Review Komik Katsute Kami Datta Kemonotachi e. Katsute Kami Datta Kemonotachi e, atau dikenal juga sebagai To the Abandoned Sacred Beasts, adalah manga dark fantasy yang tamat pada 2023 setelah berjalan selama sembilan tahun dengan total 15 volume. Meski sudah berakhir, hingga akhir 2025 manga ini masih sering dibahas kembali karena tema mendalamnya tentang perang, pengkhianatan, dan nasib prajurit yang ditinggalkan. Cerita berlatar dunia alternatif mirip perang saudara, di mana pihak Utara menciptakan prajurit super bernama Incarnates—manusia yang bisa berubah jadi monster mitos—untuk menang melawan Selatan. Setelah perang usai, janji damai justru mengkhianati mereka: Incarnates dianggap ancaman dan harus dimusnahkan. Hank, mantan kapten Incarnates yang jadi werewolf, kini berburu mantan anak buahnya yang kehilangan kemanusiaan. Schaal, putri salah satu Incarnates, ikut serta dalam perjalanan ini untuk cari kebenaran. Manga ini penuh aksi brutal, tragedi emosional, dan kritik sosial tentang korban perang. BERITA BOLA
Alur Cerita dan Karakter Utama: Review Komik Katsute Kami Datta Kemonotachi e
Alur Katsute Kami Datta Kemonotachi e dibangun seperti “monster of the week” di awal, di mana Hank dan Schaal bertemu Incarnates berbeda yang sudah gila dan harus dibunuh. Setiap pertemuan ungkap backstory tragis: prajurit yang dulu hero kini jadi monster karena kutukan transformasi. Hank digambarkan sebagai anti-hero dingin tapi penuh beban janji pada teman-temannya, sementara Schaal awalnya haus balas dendam tapi perlahan paham kompleksitas situasi. Karakter pendukung seperti Cain Madhouse—teman lama Hank yang punya agenda sendiri—tambah lapisan konspirasi politik. Menuju akhir, cerita bergeser dari aksi ke drama mendalam tentang pengampunan, pengkhianatan pemerintah, dan apakah Incarnates layak hidup di masyarakat damai. Ending bittersweet-nya memuaskan, meski bikin pembaca mikir keras tentang harga kemenangan perang.
Gaya Ilustrasi dan Atmosfer: Review Komik Katsute Kami Datta Kemonotachi e
Ilustrasi manga ini jadi salah satu kekuatan utama, dengan desain Incarnates yang epik dan mengerikan—dari minotaur raksasa sampai naga atau werewolf yang detail brutal.

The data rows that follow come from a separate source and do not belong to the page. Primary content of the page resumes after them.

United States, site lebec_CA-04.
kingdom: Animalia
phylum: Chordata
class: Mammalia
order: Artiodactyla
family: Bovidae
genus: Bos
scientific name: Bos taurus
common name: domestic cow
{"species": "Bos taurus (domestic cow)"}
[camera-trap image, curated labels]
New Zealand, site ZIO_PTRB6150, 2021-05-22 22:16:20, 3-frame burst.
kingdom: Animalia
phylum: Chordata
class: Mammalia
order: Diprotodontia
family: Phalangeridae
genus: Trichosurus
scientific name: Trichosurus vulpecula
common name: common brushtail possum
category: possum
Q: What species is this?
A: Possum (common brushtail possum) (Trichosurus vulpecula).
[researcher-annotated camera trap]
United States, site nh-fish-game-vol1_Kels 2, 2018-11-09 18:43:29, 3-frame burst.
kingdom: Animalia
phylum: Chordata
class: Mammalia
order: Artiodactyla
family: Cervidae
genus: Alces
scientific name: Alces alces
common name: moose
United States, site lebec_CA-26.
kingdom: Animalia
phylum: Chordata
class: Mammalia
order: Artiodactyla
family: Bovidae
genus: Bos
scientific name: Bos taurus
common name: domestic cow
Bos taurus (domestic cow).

Panel pertarungan dinamis, penuh darah dan transformasi yang visual banget, tapi tidak berlebihan gore. Latar steampunk mirip Amerika abad 19—kota industri, kereta uap, hutan gelap—mendukung atmosfer melancholy dan despair. Shading tebal serta ekspresi wajah karakter yang intens bikin nuansa dark fantasy terasa kuat, kontras dengan momen emosional hangat antara Hank dan Schaal. Secara keseluruhan, art style-nya mature dan artistik, cocok banget buat cerita yang ingin terasa berat dan haunting.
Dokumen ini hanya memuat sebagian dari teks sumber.